Update of /cvsroot/bogofilter/bogofilter
In directory sc8-pr-cvs1:/tmp/cvs-serv31983
Add info on tagging mods and header-degen option.
RCS file: /cvsroot/bogofilter/bogofilter/RELEASE.NOTES-0.15,v
retrieving revision 1.1
retrieving revision 1.2
diff -u -d -r1.1 -r1.2
--- RELEASE.NOTES-0.15 30 Aug 2003 04:29:41 -0000 1.1
+++ RELEASE.NOTES-0.15 30 Sep 2003 01:16:04 -0000 1.2
@@ -1,13 +1,40 @@
-With release 0.15, bogofilter's code for processing multiple messages
-has been rewritten. Previously bogofilter could process multiple
-messages in a mailbox or in a list of message files supplied via stdin
-or on the command line. Bogofilter now understands Maildir and MH
-directories. This processing is done in a new module, bogoreader.c,
-which also separates a mbox into individual messages. The net result
-is to simplify the lexer module, lexer_v3.l, and remove multiple
-special checks for message separator lines, i.e. "^From " lines. Code
-for setting message header/body state has also been moved into the
-lexer module. That change and removal of the "never-interactive"

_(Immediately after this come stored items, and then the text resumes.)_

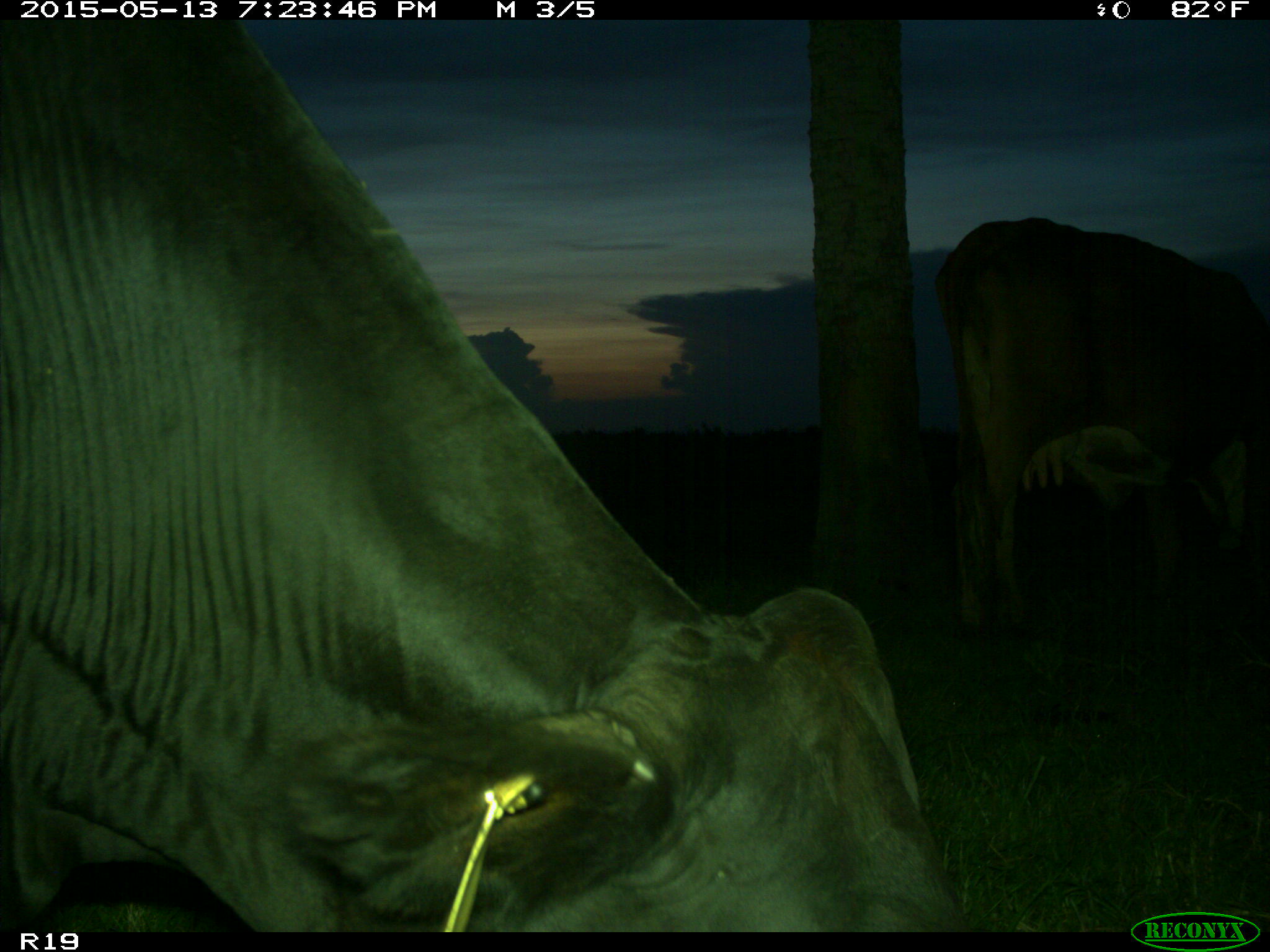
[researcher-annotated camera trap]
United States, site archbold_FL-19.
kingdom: Animalia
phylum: Chordata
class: Mammalia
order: Artiodactyla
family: Bovidae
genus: Bos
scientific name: Bos taurus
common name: domestic cow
Bos taurus (domestic cow).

-attribute makes the parser code work properly with both flex v2.5.4
+*** GOOD NEWS ... BAD NEWS ***
+With release 0.15.4, all header line tokens are now tagged as:
+ Subject: subj:
+ To: to:
+ From: from:
+ Return-Path: rtrn:
+ Received: rcvd: ***new***
+ any other: head: ***new***
+Since existing wordlists don't have "head:???" tokens, the new tokens
+won't be found in the wordlist and bogofilter's accuracy will go down.
+To correct this you can do one of the following things:
+1 - Use the new "-H" (for header-degen) option when scoring messages.
+This option tells bogofilter to check the wordlist twice for each
+header token - once for "head:xyz" and a second time for "xyz". The
+ham and spam counts are added together to give a cumulative result.
+Note that, with bogofilter 0.15.4 and later, during message
+registration, "head:xyz" tokens are added to the wordlist (for the
+header lines). The "-H" option is only applied during scoring.
+The "-H" option is meant for temporary usage to cover the period while
+bogofilter goes from having no "head:xyz" tokens in the wordlist to
+the time when there are enough such tokens to score messages
+effectively. After a few weeks, or perhaps months, of registering
+messages with the new bogofilter, use of the "-H" option can end and
+bogofilter will use the newly added "head:xyz" tokens.
+2 - Retrain bogofilter with whatever ham and spam you have available.
+This will create "header:xyz" tokens and allow the new, more effective
+header tagging to be used to fullest advantage.
+*** A MAJOR ENHANCEMENT ***
+With release 0.15, bogofilter's code for processing multiple messages
+has been rewritten. In addition to understanding mbox format files,
+bogofilter now understands MH and Mailder folder formats.